WHAT YOU WILL DO: Identify every line in the material that contains the word "bare", and copy each of those lines. Case counts.

DATA SHOWN:
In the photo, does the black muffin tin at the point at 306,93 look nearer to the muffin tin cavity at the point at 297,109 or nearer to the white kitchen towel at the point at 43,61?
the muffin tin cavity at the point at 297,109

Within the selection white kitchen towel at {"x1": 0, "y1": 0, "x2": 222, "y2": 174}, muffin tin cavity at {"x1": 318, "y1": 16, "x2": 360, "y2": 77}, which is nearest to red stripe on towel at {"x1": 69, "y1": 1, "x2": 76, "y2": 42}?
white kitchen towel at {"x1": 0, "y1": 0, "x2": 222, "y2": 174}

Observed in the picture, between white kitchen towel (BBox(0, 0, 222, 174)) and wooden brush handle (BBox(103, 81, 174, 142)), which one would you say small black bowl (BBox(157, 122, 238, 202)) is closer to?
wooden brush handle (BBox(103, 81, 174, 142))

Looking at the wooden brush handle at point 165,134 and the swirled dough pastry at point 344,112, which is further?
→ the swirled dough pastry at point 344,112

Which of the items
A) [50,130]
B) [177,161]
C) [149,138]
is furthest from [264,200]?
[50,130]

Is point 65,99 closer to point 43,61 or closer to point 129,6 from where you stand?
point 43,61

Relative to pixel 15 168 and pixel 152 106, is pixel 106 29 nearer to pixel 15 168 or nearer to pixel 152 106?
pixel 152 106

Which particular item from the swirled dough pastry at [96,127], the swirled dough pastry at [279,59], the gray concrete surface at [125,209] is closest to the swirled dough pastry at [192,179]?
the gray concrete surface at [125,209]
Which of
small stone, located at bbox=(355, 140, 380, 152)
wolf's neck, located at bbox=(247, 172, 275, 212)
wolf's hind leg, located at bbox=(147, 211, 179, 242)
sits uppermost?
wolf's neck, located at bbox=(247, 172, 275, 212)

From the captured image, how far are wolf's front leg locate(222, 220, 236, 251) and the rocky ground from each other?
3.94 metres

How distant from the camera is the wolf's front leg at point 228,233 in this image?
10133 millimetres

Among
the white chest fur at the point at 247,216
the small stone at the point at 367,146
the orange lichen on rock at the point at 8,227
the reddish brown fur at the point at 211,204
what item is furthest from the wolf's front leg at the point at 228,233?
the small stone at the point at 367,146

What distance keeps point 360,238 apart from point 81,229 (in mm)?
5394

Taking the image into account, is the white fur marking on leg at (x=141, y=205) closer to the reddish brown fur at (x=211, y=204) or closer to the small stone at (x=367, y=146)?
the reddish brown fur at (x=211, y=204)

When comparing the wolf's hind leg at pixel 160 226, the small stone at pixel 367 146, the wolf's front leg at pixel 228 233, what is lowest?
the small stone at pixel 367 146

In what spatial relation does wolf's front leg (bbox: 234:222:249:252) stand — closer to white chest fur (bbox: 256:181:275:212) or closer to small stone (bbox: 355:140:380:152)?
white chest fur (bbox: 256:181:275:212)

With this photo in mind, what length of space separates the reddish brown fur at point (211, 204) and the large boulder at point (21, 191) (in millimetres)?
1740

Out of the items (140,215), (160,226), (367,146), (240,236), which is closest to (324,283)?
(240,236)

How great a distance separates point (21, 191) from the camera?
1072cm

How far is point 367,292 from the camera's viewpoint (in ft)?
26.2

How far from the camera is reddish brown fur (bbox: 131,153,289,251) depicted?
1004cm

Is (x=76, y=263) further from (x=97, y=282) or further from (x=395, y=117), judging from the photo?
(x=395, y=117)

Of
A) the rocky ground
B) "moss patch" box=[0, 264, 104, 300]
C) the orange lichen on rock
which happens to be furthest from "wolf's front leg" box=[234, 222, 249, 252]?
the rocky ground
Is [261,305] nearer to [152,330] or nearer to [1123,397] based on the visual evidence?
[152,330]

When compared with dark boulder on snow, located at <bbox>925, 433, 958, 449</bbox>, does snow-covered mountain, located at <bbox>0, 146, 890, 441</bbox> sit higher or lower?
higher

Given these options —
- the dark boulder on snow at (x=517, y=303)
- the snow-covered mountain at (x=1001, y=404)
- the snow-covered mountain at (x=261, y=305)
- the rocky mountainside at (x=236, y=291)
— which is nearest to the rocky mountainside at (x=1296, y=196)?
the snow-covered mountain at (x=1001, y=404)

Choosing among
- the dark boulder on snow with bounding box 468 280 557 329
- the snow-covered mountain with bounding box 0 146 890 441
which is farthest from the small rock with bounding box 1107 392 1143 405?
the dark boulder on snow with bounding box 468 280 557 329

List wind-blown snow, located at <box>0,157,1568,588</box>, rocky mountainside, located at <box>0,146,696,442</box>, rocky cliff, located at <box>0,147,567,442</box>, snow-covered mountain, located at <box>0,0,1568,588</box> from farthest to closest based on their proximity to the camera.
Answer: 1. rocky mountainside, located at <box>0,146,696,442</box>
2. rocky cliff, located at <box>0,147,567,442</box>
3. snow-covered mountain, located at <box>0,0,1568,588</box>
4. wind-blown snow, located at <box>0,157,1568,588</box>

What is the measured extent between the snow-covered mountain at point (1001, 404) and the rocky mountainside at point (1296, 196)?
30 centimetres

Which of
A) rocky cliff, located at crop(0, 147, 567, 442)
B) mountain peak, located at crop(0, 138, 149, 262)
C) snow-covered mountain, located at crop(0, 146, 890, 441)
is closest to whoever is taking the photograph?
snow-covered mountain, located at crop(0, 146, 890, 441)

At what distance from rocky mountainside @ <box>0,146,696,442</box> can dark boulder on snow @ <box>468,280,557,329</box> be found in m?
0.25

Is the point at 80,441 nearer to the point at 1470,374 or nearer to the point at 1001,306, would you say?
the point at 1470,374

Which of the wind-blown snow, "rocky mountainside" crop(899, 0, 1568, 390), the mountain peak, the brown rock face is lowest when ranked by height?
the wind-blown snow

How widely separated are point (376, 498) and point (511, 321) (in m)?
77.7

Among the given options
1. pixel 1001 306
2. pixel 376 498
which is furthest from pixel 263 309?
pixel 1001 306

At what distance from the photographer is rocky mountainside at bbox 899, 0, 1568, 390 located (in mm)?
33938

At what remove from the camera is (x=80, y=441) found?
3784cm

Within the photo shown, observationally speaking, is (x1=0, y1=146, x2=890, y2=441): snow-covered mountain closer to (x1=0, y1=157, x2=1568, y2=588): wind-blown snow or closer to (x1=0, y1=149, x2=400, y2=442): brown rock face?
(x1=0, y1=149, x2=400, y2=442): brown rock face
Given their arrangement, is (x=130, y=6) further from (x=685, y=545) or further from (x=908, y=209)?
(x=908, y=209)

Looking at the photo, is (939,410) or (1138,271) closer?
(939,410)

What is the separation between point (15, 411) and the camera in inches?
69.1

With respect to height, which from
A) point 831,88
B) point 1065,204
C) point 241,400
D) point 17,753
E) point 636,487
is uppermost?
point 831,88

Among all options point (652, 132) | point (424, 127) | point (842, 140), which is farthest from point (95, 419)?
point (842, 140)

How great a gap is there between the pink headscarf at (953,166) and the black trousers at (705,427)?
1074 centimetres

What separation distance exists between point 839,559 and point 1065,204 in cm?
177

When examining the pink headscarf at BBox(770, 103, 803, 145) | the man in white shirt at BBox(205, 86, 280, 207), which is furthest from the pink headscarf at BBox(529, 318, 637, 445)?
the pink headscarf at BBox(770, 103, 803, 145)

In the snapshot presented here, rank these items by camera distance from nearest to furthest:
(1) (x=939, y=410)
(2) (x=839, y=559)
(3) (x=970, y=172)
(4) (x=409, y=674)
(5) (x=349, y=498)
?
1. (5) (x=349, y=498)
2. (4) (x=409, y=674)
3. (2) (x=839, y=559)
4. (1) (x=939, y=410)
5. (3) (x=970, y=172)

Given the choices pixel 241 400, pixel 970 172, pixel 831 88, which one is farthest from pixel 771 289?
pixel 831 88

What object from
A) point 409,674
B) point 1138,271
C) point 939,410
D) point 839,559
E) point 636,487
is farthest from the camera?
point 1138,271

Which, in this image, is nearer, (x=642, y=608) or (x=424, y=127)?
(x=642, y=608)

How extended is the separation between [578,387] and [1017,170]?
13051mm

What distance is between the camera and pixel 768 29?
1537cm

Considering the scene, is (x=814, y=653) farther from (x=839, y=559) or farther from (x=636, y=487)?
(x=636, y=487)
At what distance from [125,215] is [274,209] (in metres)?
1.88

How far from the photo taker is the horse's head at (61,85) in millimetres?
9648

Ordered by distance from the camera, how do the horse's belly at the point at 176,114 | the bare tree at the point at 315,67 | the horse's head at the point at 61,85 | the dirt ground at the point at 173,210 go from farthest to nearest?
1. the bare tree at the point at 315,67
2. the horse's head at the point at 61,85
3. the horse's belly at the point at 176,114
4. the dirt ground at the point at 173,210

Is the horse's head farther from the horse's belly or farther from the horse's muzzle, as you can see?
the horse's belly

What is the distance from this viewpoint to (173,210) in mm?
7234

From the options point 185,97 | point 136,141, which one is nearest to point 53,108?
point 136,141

PROBLEM SOLUTION:
Ordered by distance from the camera, how do the horse's belly at the point at 176,114 | the bare tree at the point at 315,67 | the horse's head at the point at 61,85 | the dirt ground at the point at 173,210 go from farthest to nearest?
1. the bare tree at the point at 315,67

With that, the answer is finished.